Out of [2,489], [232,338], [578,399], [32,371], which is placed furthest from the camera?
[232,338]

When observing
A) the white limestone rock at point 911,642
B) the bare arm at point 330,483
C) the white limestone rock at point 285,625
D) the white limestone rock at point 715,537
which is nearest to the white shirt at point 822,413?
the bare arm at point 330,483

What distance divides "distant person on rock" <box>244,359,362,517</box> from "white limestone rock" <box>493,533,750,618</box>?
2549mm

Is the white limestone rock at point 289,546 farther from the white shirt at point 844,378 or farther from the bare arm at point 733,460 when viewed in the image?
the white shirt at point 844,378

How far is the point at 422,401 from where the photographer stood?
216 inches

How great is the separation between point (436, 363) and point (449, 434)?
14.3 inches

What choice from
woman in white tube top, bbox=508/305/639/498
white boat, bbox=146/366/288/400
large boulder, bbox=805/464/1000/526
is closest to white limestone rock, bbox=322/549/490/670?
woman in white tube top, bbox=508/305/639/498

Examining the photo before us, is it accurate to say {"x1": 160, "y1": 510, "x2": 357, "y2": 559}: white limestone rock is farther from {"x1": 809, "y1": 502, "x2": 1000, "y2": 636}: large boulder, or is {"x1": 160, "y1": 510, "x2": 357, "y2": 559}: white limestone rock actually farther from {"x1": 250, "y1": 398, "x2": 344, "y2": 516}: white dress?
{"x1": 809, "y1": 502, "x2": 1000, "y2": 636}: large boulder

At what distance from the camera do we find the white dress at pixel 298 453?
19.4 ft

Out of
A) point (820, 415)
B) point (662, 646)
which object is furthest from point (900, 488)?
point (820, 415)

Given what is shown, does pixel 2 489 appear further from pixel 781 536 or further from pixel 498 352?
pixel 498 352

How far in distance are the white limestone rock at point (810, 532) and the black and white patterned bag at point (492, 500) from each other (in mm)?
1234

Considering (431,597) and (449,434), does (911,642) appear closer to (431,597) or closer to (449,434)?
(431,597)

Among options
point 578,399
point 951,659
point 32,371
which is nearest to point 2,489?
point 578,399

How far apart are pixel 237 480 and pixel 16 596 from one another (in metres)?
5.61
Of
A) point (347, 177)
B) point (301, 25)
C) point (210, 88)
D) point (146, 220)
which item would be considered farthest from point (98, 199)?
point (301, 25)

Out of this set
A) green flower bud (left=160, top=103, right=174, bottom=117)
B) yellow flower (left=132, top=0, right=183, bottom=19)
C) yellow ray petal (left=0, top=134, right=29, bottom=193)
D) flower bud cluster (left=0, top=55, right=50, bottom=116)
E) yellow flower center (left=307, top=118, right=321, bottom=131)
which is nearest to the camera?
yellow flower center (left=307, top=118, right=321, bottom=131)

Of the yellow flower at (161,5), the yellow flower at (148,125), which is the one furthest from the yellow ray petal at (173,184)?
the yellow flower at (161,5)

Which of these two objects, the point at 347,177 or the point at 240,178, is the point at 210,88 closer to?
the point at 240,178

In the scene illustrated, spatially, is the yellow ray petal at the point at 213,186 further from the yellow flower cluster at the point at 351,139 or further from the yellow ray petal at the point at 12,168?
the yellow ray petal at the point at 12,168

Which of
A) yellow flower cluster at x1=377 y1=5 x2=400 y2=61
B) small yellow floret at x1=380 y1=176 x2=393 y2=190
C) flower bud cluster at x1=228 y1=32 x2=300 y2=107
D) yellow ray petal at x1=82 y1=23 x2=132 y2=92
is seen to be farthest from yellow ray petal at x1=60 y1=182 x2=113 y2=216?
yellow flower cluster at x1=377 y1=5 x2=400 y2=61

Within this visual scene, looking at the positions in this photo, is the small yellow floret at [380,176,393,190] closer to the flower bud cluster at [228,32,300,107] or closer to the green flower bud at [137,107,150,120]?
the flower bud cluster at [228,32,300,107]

→ **PROMPT**
What are the lines from the one with "Out of this set" through the last line of the records above? Quote them exactly and add nothing.

→ **EXERCISE ANSWER**
Out of this set
A) green flower bud (left=160, top=103, right=174, bottom=117)
B) yellow flower (left=132, top=0, right=183, bottom=19)
C) yellow ray petal (left=0, top=134, right=29, bottom=193)
D) flower bud cluster (left=0, top=55, right=50, bottom=116)
E) yellow flower center (left=307, top=118, right=321, bottom=131)
which is nearest to the camera?
yellow flower center (left=307, top=118, right=321, bottom=131)

Of the yellow flower at (161,5), the yellow flower at (148,125), which is the one furthest from the yellow ray petal at (173,184)?
the yellow flower at (161,5)

Which of these two objects, the point at 347,177 or the point at 240,178, is the point at 210,88 closer to?
the point at 240,178

In the scene illustrated, spatially, is the yellow ray petal at the point at 213,186 further from the yellow flower cluster at the point at 351,139 or further from the yellow ray petal at the point at 12,168?
the yellow ray petal at the point at 12,168

Which of
A) yellow flower cluster at x1=377 y1=5 x2=400 y2=61
B) small yellow floret at x1=380 y1=176 x2=393 y2=190
C) flower bud cluster at x1=228 y1=32 x2=300 y2=107
D) yellow ray petal at x1=82 y1=23 x2=132 y2=92
is seen to be farthest from yellow ray petal at x1=60 y1=182 x2=113 y2=216?
yellow flower cluster at x1=377 y1=5 x2=400 y2=61

Within this visual scene, looking at the positions in this photo, is the small yellow floret at [380,176,393,190] closer to the flower bud cluster at [228,32,300,107] or closer to the green flower bud at [137,107,150,120]?
the flower bud cluster at [228,32,300,107]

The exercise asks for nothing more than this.